To ensure the security of counter mode encryption, the seed needs to be unique both spatially and temporarily. Spatial uniqueness can be achieved by using the address of the data line as a component of the seed. Temporal uniqueness, on the other hand, can be achieved by associating a per-line counter with the data line subject to encryption. This counter is incremented each time the associated data line is written back to memory. This counter acts as the version of the data line.
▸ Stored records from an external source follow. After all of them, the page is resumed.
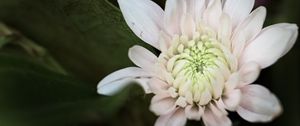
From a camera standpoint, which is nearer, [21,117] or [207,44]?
[21,117]

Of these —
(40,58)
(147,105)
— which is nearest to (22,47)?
(40,58)

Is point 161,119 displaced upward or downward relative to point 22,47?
downward

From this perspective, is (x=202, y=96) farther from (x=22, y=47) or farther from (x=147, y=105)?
(x=22, y=47)

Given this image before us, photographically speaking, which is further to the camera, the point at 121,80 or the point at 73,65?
the point at 73,65

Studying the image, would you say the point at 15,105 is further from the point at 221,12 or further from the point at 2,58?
the point at 221,12

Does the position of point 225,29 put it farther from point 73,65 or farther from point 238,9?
point 73,65

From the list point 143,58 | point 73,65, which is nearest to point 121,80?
point 143,58
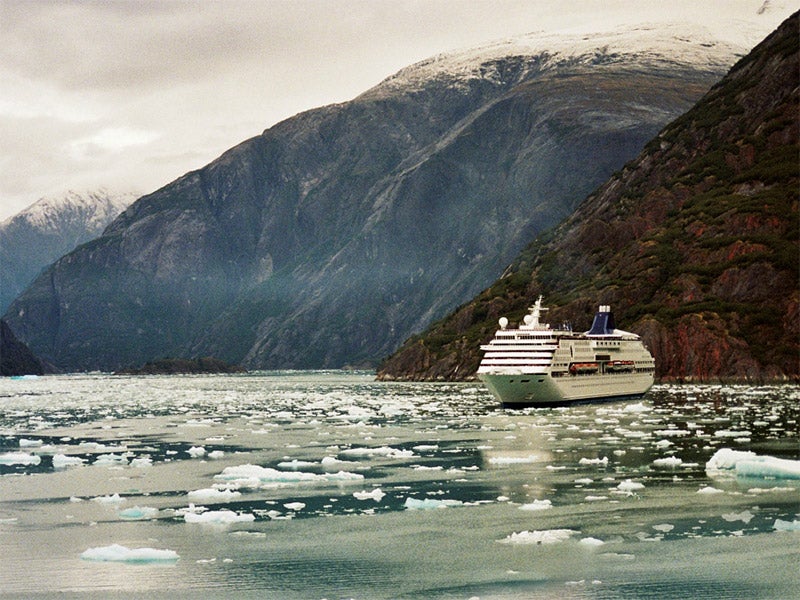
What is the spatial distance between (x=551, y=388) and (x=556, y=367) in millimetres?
2988

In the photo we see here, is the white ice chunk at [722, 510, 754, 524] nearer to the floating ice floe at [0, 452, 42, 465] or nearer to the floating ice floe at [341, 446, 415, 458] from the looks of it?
the floating ice floe at [341, 446, 415, 458]

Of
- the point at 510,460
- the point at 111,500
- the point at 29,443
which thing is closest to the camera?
the point at 111,500

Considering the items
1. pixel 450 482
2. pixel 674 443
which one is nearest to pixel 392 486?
pixel 450 482

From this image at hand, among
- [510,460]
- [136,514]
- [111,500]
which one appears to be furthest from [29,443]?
[136,514]

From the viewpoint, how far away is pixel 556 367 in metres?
124

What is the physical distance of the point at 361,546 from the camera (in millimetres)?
38750

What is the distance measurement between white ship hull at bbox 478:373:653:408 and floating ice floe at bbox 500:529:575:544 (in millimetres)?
78847

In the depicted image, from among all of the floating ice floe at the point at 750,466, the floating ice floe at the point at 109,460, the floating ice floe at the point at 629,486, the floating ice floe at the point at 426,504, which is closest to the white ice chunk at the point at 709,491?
the floating ice floe at the point at 629,486

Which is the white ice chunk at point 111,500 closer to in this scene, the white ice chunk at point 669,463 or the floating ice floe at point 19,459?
the floating ice floe at point 19,459

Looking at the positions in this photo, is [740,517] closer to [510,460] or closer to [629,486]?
[629,486]

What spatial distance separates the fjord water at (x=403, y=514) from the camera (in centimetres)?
3353

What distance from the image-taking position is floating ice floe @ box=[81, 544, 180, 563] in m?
36.3

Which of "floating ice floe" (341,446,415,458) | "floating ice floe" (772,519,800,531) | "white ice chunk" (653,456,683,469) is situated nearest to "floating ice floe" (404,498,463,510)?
"floating ice floe" (772,519,800,531)

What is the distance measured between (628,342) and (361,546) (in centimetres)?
11258
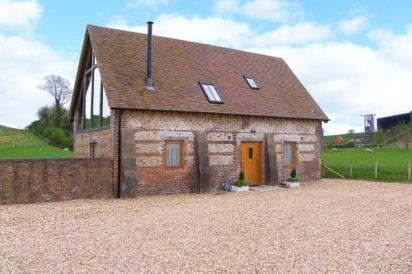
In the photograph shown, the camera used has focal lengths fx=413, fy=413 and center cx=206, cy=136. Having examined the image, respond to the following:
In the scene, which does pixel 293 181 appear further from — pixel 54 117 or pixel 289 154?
pixel 54 117

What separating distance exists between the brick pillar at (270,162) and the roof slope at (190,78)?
1374mm

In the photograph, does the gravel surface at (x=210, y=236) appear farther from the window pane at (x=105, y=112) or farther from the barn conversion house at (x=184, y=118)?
the window pane at (x=105, y=112)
Some processors implement a counter tree structure, which stores the version of each protected data line at the lowest level of the tree. The upper levels of the tree store a hierarchy of counters. The counter tree structure is stored in memory except the top level counters which are stored within the processor. This counter tree structure protects the memory region from replay attacks by a chain of verification operations. A write to a protected data line modifies a corresponding tree node at each level of the counter tree. When the protected data line is read, the processor verifies the value of the corresponding tree node at each level of the counter tree to authenticate the read result.
The existing replay protection algorithm suspends the processing of an incoming request if the request shares a tree node at any level of the counter tree structure with any of the requests in process. Thus, the processing of different memory requests is serialized, which increases memory access latency and degrades system performance.